Because they are masculine, often excessively.

Teddy Roosevelt said football would toughen us up, big words coming from the man who named the teddy bear. The New York Knicks are better known than the New York Liberty only because they are men. Men are more likely to be sports' viewers. People have been desperate to tie sports to masculinity for decades, but the women's movement refused to accept that sports were inherently male, and in doing so they showed that the relationship between sports and masculinity was as forced and false as the relationship between Rand Paul and reality.


Title IX is so successful because it takes sports out of traditional masculinity and makes them accessible to girls, and the women those girls become. Girls who join sports teams through Title IX are more successful on and off the field/court. They are healthier, better students, and less likely to suffer from emotional handicaps. Without a doubt, sports can be a positive influence on women as well as men. It is a part of the traditionally masculine platter that women picked up and said, "Yeah, we like that."

And that is exactly the point of men's liberation. Men too, should be able to pick up what they like from femininity and say, "Yeah, we like that." And as significantly, men should be able to put down those parts of masculinity that are dickish.

The trite thoughtless response to that goal is, "why can't men do that now?" If you've been reading this blog you probably already have some ideas, but the short answer is that most men don't even know that they want it. Just as many women in the fifties honestly told themselves that they didn't want to leave the home and join the work force, many men today honestly don't want to learn how to maintain a house, raise a child, or engage in meaningful healthy relationships. And the task of convincing men that using only what they want from masculinity will make them happy is harder than the task of convincing women because the consolation prize for men is so much better ($1.22 on every dollar that a woman earns, for example).

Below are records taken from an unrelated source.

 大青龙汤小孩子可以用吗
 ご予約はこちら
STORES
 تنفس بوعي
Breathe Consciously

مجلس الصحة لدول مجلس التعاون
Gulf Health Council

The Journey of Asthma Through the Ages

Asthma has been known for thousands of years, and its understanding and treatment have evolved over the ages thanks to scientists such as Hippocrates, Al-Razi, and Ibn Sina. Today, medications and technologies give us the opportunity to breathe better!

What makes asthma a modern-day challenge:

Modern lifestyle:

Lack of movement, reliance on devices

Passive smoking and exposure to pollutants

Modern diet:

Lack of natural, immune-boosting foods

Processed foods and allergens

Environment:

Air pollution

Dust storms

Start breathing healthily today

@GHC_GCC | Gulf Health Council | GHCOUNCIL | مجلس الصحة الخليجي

But the consolation prize is looking more hollow after the Great Recession. The successful job, the stability, and all of the toys were never more than a chimera, but now they are completely out of reach to a younger generation of men. We are looking at the two big platters of masculinity and femininity, and thinking, "I'd like a little bit of this, and some of that, and maybe a pinch or two from over here."

The Super Bowl, like most things including suburban living, S.U.V.'s and even the military, is a complex of the terrific alongside the terrible. Some things, like the community that I felt wandering Times Square with hundreds of thousands of other football fans, are great. Some things, like the suicide rates of pro football players after suffering head traumas, are tragic. Liberation isn't necessarily about doing things differently. Liberation is having the wisdom to know what parts of our lives make us happier, and the courage to dump the rest of the bull shit in the face of people who lack the aforementioned wisdom.